§ **BRIEF**
Rewrite the lines from the one containing "In terms of" up to and including the one containing "pixel 286 54 <", replacing "concrete driveway" with "gravel driveway" and keeping everything else the same. Give only those lines.

Questions about scene geometry
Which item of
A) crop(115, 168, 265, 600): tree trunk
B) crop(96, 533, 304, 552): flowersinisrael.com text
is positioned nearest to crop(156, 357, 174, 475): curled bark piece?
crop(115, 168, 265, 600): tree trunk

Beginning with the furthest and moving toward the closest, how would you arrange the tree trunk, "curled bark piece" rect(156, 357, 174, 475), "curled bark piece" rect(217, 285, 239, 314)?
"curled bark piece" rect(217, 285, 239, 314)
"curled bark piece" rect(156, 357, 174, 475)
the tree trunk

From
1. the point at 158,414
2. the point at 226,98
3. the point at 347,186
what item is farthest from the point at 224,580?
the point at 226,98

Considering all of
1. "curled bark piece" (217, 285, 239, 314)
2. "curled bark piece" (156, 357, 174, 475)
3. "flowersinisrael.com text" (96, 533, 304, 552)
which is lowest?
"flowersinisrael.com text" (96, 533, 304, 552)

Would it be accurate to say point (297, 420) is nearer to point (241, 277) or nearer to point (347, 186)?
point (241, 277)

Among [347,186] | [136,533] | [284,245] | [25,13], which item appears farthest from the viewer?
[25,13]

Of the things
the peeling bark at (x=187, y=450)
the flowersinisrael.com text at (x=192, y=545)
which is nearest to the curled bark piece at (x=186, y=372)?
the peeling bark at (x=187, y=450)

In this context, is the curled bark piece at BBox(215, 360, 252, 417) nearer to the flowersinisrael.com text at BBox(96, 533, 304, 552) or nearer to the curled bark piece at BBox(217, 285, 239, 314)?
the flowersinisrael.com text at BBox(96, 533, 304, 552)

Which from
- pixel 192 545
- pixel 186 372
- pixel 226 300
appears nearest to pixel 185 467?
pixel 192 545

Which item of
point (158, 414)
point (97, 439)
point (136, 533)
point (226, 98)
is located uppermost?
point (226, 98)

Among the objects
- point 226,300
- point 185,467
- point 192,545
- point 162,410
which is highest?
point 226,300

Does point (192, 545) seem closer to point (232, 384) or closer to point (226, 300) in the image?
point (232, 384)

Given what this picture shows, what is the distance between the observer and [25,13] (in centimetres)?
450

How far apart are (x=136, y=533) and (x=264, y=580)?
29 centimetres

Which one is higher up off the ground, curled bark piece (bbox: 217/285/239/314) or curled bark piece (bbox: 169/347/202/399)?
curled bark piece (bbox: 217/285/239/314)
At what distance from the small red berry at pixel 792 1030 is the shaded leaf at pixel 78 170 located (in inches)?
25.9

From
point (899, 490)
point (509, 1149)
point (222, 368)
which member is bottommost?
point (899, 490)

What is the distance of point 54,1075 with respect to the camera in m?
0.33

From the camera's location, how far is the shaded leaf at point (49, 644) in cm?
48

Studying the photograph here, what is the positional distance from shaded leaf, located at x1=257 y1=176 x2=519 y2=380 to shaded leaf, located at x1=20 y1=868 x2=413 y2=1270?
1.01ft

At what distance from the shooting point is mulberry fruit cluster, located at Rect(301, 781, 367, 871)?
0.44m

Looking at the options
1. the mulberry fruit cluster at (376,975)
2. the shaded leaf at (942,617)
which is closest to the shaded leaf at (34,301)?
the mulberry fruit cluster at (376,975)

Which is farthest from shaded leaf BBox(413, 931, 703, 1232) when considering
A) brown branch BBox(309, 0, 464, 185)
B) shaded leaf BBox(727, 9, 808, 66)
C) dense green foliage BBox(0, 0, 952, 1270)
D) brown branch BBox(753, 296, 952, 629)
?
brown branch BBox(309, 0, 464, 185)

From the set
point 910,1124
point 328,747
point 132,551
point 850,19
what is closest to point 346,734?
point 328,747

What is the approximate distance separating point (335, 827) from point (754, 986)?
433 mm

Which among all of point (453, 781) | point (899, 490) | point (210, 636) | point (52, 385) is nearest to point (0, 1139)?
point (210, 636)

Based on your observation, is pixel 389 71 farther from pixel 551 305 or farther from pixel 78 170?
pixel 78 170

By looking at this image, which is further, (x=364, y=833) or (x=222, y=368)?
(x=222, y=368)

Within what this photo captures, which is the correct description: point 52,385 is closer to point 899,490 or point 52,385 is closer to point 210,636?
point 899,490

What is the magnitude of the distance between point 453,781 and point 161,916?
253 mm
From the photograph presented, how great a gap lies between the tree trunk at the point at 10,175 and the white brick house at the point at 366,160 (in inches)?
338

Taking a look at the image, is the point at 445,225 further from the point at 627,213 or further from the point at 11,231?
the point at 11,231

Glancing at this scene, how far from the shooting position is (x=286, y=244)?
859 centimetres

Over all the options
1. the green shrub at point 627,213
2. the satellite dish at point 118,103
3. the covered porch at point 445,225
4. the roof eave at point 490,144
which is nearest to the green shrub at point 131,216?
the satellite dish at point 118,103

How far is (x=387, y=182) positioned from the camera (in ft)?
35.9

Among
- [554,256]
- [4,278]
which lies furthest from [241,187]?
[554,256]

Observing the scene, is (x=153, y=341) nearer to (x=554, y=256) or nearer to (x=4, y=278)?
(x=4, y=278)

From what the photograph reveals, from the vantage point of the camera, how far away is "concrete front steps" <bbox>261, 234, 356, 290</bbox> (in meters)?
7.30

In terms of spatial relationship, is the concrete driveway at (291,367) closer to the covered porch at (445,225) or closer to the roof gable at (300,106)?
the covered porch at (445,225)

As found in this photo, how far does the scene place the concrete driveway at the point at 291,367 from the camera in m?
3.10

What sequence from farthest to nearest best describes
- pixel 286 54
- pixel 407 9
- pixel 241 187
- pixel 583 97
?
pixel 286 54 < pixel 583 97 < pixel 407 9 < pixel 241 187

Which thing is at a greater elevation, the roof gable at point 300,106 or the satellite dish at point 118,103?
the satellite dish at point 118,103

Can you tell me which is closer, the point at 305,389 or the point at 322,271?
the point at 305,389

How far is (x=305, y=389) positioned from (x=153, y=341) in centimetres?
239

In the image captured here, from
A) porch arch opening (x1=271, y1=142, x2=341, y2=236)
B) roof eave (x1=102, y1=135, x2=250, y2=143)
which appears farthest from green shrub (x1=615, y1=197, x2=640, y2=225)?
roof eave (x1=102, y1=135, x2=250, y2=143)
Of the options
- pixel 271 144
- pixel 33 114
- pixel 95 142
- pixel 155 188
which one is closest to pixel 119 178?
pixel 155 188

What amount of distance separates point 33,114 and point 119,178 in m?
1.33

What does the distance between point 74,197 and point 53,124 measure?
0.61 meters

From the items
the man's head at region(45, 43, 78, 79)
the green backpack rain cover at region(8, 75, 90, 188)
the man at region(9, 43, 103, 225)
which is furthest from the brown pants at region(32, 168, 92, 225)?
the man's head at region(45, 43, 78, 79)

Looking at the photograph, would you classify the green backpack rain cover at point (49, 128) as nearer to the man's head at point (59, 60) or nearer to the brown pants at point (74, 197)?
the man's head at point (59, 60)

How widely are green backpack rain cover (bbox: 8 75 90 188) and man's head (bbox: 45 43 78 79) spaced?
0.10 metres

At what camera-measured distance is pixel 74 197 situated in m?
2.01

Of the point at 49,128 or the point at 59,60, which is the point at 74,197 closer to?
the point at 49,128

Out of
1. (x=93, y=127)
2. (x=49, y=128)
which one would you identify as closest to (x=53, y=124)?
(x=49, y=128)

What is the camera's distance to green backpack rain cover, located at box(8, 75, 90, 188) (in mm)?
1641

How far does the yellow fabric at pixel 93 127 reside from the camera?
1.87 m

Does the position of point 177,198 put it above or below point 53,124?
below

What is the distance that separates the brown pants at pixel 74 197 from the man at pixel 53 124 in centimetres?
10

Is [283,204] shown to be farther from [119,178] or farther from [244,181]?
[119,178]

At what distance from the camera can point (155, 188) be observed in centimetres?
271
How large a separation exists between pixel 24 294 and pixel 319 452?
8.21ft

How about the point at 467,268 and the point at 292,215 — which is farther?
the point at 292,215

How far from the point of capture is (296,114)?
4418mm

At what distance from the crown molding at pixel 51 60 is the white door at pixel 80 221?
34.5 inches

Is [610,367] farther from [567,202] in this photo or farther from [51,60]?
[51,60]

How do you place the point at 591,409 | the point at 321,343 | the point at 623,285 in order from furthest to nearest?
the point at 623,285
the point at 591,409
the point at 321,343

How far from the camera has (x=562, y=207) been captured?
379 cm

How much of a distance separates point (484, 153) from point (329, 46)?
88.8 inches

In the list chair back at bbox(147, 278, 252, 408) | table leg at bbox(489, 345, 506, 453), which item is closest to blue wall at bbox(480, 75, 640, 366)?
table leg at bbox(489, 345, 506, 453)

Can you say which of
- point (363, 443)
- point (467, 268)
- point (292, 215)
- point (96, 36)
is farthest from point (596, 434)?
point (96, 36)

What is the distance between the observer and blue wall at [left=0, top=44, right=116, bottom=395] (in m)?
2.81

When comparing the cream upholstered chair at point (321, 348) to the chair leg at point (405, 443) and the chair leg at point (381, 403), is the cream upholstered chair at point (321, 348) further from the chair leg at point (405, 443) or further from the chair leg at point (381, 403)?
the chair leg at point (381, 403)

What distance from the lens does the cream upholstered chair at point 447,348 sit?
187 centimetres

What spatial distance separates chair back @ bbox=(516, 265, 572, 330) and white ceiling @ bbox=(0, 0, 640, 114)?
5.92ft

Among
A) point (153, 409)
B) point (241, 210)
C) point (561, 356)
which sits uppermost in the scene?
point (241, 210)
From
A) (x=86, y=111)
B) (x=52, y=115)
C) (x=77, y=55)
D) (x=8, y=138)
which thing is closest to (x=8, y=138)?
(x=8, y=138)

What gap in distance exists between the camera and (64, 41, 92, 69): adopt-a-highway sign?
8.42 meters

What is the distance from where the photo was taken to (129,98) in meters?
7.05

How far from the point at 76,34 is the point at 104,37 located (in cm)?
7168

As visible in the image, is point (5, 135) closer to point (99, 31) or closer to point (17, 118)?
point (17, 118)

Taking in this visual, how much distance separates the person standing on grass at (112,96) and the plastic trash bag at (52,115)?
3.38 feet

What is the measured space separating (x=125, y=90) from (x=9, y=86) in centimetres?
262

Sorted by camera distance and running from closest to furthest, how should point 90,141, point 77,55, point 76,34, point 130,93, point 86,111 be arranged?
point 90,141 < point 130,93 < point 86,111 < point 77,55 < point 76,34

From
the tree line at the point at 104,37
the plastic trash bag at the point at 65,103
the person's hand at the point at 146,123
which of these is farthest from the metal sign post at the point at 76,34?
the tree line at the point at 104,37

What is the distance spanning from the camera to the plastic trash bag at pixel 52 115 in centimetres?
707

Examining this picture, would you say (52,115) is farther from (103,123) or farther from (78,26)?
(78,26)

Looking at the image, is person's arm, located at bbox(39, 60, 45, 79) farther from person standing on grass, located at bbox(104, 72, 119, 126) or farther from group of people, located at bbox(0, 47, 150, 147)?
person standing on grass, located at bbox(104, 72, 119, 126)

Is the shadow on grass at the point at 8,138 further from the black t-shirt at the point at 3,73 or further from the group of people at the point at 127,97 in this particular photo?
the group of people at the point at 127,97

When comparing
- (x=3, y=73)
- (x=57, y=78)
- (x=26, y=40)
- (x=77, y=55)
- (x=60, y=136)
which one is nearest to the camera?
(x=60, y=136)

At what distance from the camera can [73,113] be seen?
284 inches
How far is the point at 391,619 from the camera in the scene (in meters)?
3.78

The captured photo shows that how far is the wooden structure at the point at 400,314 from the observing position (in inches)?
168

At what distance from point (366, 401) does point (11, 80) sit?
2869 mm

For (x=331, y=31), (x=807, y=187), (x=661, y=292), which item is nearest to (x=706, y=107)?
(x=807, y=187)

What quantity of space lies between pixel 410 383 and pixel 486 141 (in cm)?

§ **EXERCISE ANSWER**
In terms of spatial relationship, is the gravel driveway at (291,367) closer to the covered porch at (445,225) or closer to the roof gable at (300,106)?
the covered porch at (445,225)

As found in this photo, how far does the scene place the gravel driveway at the point at 291,367 from the camera in m?
3.10

What sequence from farthest to nearest best describes
- pixel 286 54
- pixel 407 9
- pixel 241 187
- pixel 583 97
?
pixel 286 54 < pixel 583 97 < pixel 407 9 < pixel 241 187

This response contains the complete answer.